From the beginning, the reader understands that Hemingway’s narrator is standing far enough back that he will be able to take a panoramic view, whereas head-hopping tends to take place abruptly in the middle of a story. And then, of course, there’s the beauty and authority of Hemingway’s writing. He’s in control, and the reader senses that his point of view shifts are intentional.

Have you ever seen a fashion model wearing a dress and thought, that would look great on me, and then you put it on and look like a mushroom? Something similar happens with omniscience.You have to have the authority to pull it off, and one of the best ways to get a handle on this POV is to read it. Try Raymond Carver’s, “A Small Good Thing,” Toni Morrison’s Beloved, Gabriel Garcia Marquez’s One Hundred Years of Solitude and E.L. Doctorow’s Ragtime.

Dialogue has no point of view.

The myth here is that dialogue is a form of transcription. The writer sculpts out his character through description and action and thought, but when the character begins to speak, those words are not coming from inside the character’s head, but are rather transcribed, as though the author were witnessing the character speak at a trial. For example, say your main character is a man who works the graveyard shift at a factory in Gates Falls. He’s a solitary man with a chip on his shoulder and when his boss comes to talk to him, it goes like this:

“What are you up to, Hall?”

“The rats,” Hall said. “I peg cans at ‘em when I see him.”

That’s fine, and is probably exactly how such a conversation would go, but when Stephen King wrote about these characters in his short story, “Graveyard Shift,” he added a wonderful line to the conversation to make Hall’s character come more alive. This is how King wrote it:

“What are you up to, Hall?”

“The rats,” Hall said, realizing how lame that must sound now that all the rats had snuggled safely back into their houses. “I peg cans at ‘em when I see ‘em.”
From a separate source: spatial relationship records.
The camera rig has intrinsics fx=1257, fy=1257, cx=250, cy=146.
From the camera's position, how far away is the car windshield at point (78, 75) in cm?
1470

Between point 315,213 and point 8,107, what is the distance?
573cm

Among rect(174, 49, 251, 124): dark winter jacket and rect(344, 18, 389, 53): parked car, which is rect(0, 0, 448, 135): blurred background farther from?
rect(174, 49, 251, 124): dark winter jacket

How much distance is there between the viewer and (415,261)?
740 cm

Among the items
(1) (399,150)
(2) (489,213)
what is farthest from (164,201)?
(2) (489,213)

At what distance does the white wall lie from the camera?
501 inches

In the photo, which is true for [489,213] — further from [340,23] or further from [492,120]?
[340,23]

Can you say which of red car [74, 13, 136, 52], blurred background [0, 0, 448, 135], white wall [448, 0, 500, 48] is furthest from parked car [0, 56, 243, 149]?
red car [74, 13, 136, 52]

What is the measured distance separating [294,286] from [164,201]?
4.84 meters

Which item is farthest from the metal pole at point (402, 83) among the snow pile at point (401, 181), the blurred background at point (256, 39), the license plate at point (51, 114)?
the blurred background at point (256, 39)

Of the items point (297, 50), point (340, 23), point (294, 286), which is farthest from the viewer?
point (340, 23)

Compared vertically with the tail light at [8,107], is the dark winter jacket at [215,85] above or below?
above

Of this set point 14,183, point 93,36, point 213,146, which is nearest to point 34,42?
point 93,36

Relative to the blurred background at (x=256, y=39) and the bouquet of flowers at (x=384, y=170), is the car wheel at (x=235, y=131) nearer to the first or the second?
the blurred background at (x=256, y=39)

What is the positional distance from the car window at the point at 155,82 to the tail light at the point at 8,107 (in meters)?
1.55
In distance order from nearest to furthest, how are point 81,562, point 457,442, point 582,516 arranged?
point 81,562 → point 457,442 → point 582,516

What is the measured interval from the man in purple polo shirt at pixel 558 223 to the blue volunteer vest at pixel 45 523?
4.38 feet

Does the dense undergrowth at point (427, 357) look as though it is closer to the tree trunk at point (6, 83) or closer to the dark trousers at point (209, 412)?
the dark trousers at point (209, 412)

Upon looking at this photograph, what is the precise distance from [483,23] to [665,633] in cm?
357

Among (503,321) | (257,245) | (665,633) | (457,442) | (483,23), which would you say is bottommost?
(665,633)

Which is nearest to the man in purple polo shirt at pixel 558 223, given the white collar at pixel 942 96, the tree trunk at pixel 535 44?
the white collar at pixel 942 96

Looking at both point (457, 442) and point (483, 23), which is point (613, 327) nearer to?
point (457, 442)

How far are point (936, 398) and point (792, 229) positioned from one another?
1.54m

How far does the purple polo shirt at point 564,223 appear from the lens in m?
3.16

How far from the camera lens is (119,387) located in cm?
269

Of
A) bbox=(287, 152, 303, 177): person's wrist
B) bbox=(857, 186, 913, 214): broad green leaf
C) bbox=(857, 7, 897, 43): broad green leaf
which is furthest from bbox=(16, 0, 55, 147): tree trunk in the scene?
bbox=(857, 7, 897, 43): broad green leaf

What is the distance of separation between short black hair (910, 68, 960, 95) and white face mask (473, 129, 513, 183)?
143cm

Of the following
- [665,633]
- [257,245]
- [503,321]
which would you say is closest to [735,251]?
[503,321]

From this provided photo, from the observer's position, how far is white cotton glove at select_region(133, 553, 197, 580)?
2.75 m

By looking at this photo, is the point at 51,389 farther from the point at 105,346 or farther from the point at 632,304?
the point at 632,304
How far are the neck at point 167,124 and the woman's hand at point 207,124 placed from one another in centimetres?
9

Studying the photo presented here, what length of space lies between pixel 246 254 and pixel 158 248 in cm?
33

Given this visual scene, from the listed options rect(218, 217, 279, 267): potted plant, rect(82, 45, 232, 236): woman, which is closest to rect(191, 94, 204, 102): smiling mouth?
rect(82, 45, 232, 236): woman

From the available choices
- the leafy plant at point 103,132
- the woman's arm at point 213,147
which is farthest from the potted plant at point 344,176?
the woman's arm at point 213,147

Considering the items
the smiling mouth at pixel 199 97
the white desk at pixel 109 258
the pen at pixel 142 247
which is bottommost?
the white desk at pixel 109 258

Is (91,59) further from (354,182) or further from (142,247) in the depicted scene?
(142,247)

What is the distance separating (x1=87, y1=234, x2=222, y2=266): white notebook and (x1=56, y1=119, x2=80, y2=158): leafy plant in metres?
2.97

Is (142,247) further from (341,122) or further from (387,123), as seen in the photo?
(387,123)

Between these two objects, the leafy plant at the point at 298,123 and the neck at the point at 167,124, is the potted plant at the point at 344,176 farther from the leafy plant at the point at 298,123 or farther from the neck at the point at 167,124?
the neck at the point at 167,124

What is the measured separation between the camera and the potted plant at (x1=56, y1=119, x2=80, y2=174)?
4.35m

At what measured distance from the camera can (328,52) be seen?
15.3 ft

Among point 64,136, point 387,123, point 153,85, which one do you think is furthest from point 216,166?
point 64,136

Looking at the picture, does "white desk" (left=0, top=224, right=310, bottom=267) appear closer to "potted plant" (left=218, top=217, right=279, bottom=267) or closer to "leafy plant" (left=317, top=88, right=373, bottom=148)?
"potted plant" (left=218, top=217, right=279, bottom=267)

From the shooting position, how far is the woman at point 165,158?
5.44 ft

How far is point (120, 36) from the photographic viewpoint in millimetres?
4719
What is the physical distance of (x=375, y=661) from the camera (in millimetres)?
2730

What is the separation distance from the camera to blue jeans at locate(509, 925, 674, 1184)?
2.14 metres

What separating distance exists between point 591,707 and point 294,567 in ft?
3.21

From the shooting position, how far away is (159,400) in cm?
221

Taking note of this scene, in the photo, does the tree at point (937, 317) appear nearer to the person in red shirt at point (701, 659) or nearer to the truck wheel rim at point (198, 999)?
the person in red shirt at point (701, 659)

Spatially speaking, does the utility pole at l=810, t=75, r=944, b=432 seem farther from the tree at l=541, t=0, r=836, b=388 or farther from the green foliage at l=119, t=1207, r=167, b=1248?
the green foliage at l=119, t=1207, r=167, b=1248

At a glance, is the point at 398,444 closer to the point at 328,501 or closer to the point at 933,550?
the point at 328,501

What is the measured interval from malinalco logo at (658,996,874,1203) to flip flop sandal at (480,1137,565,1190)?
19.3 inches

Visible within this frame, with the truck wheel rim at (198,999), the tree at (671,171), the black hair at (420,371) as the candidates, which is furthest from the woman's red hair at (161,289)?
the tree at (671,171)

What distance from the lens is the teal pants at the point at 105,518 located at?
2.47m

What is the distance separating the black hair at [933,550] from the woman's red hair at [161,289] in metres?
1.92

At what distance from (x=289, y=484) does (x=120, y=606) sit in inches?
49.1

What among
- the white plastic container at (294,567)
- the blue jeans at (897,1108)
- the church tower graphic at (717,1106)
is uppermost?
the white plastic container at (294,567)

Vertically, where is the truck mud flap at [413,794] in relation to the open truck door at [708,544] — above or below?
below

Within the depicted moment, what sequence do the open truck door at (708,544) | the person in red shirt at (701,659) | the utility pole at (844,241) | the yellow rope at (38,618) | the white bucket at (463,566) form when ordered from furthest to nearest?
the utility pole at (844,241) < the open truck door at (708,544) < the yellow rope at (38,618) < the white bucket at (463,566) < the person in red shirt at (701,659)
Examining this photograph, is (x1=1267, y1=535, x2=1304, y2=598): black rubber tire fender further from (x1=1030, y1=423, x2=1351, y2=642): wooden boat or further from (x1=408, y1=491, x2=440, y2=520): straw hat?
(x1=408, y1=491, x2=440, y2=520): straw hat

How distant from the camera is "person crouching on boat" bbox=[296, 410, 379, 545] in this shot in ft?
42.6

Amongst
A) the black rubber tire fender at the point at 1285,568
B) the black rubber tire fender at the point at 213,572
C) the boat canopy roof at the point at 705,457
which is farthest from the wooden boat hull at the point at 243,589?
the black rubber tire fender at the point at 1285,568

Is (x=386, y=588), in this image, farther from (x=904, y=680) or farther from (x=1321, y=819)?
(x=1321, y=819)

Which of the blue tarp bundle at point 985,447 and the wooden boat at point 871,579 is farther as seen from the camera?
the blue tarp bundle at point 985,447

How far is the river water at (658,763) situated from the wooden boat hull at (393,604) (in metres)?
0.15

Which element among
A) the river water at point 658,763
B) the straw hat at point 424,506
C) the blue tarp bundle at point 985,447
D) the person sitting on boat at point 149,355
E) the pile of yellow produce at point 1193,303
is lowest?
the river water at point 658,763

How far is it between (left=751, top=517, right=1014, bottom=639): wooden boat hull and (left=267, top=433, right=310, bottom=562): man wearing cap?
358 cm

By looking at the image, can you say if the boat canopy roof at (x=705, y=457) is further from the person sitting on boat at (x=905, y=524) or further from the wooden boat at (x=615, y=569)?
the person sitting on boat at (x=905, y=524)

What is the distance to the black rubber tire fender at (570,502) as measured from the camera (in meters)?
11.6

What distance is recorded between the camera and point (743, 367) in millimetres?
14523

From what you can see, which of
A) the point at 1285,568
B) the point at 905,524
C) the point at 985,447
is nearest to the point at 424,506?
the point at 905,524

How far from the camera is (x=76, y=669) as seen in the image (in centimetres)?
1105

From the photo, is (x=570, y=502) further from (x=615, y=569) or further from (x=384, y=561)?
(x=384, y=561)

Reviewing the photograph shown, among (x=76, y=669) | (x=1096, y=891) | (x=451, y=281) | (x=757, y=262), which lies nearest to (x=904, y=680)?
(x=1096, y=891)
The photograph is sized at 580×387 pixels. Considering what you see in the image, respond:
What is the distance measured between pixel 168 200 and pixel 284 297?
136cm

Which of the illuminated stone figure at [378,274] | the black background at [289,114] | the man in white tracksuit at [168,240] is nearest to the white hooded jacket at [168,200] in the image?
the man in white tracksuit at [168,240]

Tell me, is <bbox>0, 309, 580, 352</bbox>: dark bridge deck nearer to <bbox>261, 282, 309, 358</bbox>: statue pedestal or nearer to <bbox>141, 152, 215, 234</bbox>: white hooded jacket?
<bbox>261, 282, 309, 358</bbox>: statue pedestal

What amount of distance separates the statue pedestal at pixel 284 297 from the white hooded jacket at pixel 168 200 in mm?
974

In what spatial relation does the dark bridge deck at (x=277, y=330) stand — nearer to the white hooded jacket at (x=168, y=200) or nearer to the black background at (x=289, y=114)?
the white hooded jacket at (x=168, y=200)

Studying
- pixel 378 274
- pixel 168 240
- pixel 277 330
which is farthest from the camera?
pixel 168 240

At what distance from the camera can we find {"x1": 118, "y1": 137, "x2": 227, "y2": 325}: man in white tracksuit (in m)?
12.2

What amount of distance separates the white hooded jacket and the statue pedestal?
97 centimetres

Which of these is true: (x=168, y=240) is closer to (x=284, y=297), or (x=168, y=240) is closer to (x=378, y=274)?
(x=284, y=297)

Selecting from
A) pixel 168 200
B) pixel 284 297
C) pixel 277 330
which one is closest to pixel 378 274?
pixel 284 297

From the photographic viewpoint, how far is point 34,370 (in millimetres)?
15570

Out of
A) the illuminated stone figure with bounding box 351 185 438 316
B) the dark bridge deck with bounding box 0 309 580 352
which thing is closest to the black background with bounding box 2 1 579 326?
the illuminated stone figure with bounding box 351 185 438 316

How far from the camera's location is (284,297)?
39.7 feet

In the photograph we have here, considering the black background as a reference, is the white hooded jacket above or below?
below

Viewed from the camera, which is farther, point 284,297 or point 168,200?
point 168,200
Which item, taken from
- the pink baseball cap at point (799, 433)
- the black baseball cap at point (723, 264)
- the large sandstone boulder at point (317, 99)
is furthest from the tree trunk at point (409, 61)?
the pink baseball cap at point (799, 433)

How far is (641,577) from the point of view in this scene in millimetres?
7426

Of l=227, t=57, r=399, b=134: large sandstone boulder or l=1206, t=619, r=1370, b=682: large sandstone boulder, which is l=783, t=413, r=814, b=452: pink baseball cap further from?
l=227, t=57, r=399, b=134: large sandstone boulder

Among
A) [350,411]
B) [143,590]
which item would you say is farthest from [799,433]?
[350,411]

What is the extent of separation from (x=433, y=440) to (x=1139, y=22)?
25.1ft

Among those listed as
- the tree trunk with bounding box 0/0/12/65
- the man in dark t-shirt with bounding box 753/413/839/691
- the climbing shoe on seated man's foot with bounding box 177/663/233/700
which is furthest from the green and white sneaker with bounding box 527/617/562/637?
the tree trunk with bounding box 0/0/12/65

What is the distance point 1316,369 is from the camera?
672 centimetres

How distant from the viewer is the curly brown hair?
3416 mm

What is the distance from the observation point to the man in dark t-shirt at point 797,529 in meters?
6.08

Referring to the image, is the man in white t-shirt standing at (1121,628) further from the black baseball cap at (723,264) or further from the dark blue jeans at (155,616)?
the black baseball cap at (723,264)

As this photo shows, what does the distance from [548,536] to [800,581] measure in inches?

Do you see the difference? That one extra line gives us a much better sense of who Hall is; it deepens our understanding of his POV.

Best-selling authors shift POV a lot, so I don’t need to worry.

This is a myth I hear a lot and it has as its base a core of truth, which is that many best-selling writers use a “flexible,” or possibly “lazy” point of view. Recently I was reading a novel that shifted point of view so many times I felt like I was watching a ping pong game. But you know what? The author sold more than a million copies of her book and when someone does that, it’s more instructive to look at what she’s doing well than what she’s doing wrong. And the fact was this woman told a terrific story.

Rather than criticizing a best-selling mystery author’s POV failings, why not study how she develops the character of her detective. And rather than complain about a romance writer’s POV missteps, why not study how she handles description so adroitly. (An ancillary argument is there’s a lot of junk out there and mine is no worse than anyone else. This is not an argument designed to sell books.)

The effective use of point of view can add power and authority to your writing. Take time to think about your choices and bring your writing to the next level.